Work request
In the passage on memory below, where are the writer's glasses found?

Supplied text
○ ○ ○ ○ ○

A mundane example: have you ever lost your keys, or your glasses? It happens all the time. We’re often not thinking about routine events, and we don’t bother to store them in our memories, so I get up in the morning, stumble about in a fog while doing the things I do almost every day, and I don’t have to pay conscious attention to them. But maybe later I wonder where I put my glasses, and my wife tells me, “They’re here on the kitchen counter,” and my brain instantly generates a plausible explanation. “I must have put them there when I was making the coffee,” I think. If I were asked at that moment, I would even put together a fairly detailed narrative about walking into the kitchen and taking them off as I was filling the pot with water — but the thing is, I didn’t know this. I don’t actually remember it. If I had, I wouldn’t have been wondering where I’d put them.

We do this constantly. Memories aren’t detailed recordings of everything you’ve done or experienced, they’re a scattered set of anchoring specifics with a vast amount of narrative filler generated as necessary by your brain, based upon a plausible model of how the world works. So I don’t remember taking my glasses off, but I do have a model of the world that includes me taking them off while doing kitchen tasks, so voila, a story is easily assembled. If I had a world model that included elves, I might have built a story that said, “Those pesky elves must have put them there!”, and then the fun begins, because the observation that my glasses were where I hadn’t remembered putting them becomes confirmation of my model of the world that includes elves.

We really don’t like the idea that our consciousness isn’t always present in our heads, that it’s an epiphenomenon of constant invention, so we have explanations for where it goes when it isn’t particularly active. I intentionally put my glasses on the counter, I just forgot. Most interestingly, we go through a period of unconsciousness every day, and we don’t freak out about where our minds went. We were “sleeping”, we say, our minds were still there, busily doing nothing, and this word “sleep” consoles us that our consciousness did not stop existing for hours and hours.

○ ○ ○ ○ ○

Records provided
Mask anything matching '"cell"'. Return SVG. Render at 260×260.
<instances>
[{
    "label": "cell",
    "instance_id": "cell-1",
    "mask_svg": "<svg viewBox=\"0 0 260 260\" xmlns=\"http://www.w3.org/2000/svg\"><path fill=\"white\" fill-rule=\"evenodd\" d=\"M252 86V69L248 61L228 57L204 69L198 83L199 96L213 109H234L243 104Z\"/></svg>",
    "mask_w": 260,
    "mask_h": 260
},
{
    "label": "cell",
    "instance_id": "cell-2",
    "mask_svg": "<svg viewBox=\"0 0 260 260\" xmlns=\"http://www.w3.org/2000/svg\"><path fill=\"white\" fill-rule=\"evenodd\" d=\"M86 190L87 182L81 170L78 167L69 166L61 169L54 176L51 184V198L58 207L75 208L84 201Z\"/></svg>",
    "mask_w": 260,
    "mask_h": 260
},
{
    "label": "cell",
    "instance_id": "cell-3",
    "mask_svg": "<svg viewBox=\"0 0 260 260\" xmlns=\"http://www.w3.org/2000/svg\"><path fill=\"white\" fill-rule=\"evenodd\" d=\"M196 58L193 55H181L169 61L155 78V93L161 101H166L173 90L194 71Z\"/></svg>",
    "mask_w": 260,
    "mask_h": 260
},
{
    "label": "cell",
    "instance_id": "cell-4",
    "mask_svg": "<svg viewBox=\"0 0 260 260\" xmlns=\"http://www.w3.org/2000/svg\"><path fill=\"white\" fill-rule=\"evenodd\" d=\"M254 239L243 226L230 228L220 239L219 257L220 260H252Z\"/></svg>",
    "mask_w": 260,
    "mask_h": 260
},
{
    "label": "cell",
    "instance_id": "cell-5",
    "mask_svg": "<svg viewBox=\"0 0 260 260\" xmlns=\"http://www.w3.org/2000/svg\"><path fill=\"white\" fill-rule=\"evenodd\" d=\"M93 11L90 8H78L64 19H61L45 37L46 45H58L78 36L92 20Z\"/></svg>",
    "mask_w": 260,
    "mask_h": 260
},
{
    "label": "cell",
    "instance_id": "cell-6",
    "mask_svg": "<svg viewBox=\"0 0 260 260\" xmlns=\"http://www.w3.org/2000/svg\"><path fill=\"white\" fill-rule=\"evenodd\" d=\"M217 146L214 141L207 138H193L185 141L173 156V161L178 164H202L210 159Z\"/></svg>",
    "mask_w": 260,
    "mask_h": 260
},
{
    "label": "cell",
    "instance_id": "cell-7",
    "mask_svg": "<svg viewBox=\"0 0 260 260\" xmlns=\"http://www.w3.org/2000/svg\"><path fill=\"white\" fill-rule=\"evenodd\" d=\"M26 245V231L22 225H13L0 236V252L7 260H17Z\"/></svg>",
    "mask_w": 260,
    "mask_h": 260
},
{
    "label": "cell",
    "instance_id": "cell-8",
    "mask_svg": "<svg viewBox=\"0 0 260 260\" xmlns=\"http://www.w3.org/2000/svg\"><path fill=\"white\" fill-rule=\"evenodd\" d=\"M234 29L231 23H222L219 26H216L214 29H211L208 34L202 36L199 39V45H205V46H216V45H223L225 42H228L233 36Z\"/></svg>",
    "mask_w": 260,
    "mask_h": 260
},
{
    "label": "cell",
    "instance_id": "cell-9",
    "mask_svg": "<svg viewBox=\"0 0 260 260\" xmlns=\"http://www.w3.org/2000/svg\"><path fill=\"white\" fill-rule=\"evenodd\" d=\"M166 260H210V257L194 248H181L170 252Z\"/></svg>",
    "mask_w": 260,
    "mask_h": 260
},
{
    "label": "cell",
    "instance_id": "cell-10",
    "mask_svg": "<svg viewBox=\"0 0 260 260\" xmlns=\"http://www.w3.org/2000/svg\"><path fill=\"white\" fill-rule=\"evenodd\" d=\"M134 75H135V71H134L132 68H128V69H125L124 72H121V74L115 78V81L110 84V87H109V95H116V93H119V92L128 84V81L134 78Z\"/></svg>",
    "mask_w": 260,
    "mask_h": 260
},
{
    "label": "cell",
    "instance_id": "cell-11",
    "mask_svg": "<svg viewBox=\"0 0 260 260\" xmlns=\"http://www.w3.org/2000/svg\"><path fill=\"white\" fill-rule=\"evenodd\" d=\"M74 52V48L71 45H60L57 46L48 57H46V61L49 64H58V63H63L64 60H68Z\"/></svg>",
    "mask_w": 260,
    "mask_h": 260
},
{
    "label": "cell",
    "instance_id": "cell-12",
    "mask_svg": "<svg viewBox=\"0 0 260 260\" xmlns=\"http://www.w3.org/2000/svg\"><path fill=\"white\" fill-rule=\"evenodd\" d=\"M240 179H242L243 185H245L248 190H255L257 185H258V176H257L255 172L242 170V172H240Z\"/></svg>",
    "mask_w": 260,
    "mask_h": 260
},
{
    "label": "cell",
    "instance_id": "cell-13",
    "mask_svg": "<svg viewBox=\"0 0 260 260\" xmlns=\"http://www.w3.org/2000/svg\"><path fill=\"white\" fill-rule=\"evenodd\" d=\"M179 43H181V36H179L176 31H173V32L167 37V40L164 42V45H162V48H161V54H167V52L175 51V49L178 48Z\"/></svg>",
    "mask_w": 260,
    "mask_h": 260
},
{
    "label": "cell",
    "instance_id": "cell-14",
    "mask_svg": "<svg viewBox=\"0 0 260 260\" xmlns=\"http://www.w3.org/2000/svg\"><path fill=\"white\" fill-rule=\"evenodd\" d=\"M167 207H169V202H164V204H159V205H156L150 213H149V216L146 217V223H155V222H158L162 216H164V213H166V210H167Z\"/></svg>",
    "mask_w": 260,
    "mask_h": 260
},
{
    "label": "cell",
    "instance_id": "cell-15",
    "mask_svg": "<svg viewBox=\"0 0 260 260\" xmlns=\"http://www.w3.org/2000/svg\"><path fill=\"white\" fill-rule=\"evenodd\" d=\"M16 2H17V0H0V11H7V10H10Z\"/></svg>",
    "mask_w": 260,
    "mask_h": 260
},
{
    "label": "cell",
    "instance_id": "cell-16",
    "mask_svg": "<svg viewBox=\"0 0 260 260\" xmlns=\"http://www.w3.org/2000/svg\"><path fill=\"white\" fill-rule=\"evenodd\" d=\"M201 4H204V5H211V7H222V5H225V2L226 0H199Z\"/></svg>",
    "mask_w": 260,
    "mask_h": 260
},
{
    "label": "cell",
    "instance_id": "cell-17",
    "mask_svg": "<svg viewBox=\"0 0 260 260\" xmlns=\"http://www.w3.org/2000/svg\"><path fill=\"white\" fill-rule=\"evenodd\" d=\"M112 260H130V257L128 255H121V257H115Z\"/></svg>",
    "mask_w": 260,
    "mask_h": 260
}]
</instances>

○ ○ ○ ○ ○

Written answer
On the kitchen counter.